**WORK REQUIRED**
Report each line of the records below that contains the word "farthest", copying every such line in full. Case counts.

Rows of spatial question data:
━━━━━━━━━━━━━━━━━━━━
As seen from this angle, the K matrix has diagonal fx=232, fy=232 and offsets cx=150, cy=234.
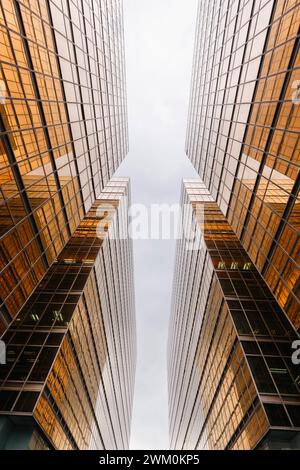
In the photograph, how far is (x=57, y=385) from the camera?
2262 centimetres

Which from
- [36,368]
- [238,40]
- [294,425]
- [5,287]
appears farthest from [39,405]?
[238,40]

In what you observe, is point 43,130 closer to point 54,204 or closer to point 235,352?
point 54,204

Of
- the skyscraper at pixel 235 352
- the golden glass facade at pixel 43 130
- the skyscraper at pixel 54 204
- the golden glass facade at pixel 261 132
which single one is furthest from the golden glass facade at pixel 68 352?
the golden glass facade at pixel 261 132

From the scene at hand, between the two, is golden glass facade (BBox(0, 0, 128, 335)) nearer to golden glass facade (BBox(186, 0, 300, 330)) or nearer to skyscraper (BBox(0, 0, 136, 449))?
skyscraper (BBox(0, 0, 136, 449))

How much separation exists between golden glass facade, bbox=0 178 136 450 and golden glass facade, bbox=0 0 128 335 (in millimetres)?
9837

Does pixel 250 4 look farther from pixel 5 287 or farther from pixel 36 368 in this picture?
pixel 36 368

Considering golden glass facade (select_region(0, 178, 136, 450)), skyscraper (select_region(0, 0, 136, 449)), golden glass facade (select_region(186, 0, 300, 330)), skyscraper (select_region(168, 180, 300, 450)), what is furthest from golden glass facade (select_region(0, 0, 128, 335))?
skyscraper (select_region(168, 180, 300, 450))

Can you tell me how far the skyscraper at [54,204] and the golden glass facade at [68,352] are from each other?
121 mm

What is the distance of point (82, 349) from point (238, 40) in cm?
3752

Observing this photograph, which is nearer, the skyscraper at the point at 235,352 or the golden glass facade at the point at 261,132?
the golden glass facade at the point at 261,132

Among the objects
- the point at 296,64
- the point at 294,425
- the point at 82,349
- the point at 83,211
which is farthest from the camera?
the point at 82,349

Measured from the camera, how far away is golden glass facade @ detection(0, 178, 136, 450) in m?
19.3

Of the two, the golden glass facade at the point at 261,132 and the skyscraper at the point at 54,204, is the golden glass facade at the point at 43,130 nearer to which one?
the skyscraper at the point at 54,204

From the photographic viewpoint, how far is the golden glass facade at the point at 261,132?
13695mm
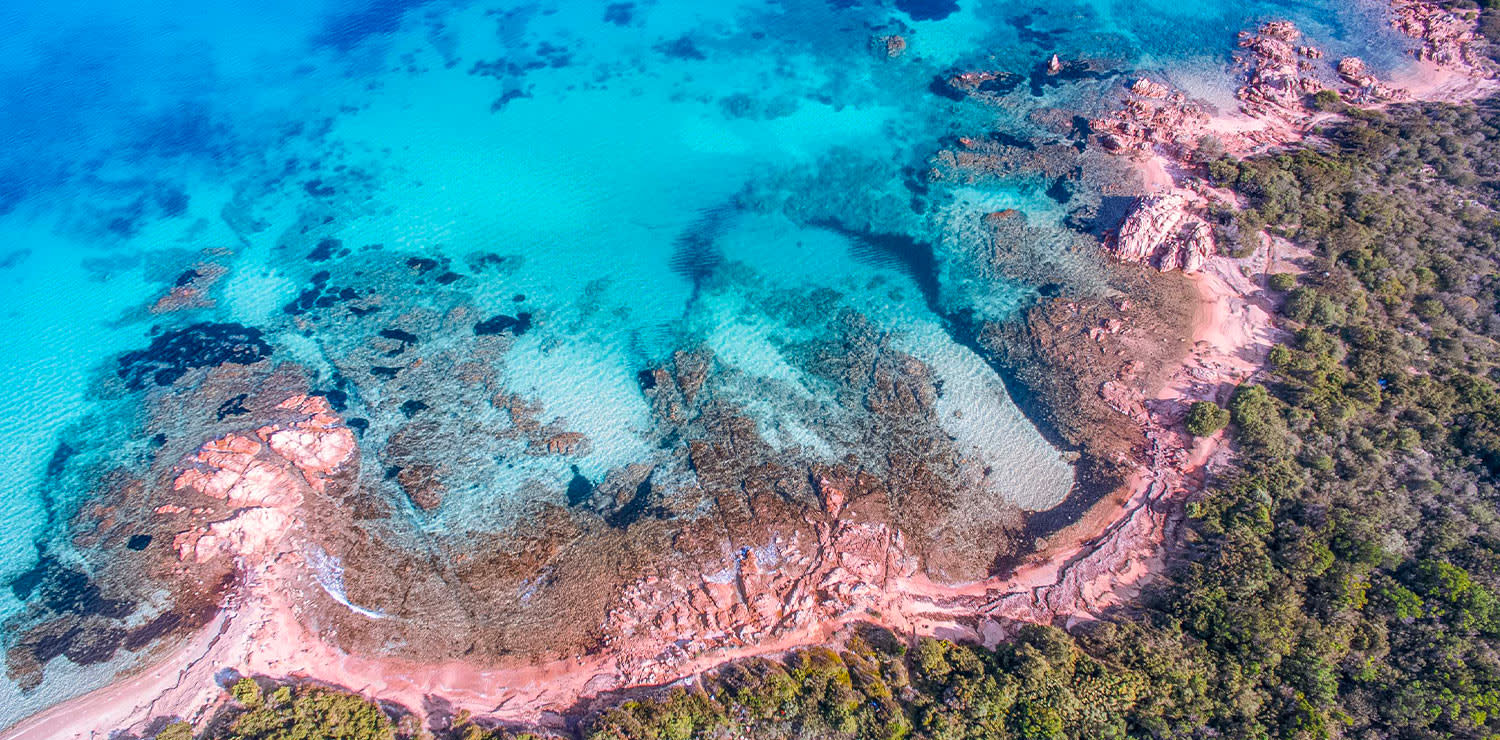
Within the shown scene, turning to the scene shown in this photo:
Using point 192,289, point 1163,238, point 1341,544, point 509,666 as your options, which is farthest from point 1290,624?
point 192,289

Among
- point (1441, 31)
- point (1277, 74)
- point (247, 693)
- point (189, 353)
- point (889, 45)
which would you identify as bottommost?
point (247, 693)

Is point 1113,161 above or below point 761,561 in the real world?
above

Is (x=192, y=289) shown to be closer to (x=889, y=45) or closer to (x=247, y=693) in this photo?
(x=247, y=693)

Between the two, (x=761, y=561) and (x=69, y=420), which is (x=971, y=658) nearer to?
(x=761, y=561)

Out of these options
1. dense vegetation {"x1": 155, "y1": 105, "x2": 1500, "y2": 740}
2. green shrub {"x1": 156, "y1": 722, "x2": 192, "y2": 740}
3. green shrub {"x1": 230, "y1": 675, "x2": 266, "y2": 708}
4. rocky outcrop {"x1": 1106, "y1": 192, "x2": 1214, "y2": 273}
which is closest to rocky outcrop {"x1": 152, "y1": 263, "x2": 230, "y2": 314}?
green shrub {"x1": 230, "y1": 675, "x2": 266, "y2": 708}

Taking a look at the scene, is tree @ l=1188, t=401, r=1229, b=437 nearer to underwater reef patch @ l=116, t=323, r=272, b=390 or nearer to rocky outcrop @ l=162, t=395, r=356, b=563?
rocky outcrop @ l=162, t=395, r=356, b=563

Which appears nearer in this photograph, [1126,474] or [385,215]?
[1126,474]

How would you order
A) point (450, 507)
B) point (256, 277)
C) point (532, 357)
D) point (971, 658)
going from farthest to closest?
point (256, 277), point (532, 357), point (450, 507), point (971, 658)

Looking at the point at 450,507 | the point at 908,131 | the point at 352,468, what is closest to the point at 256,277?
the point at 352,468
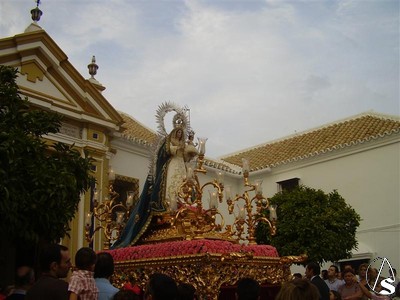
━━━━━━━━━━━━━━━━━━━━
**TASK ANSWER**
appears farthest from [39,405]?
which is farthest from the camera?
Using point 192,289, point 1163,238, point 1341,544, point 509,666 as your options, which is farthest from point 1290,624?
going from farthest to closest?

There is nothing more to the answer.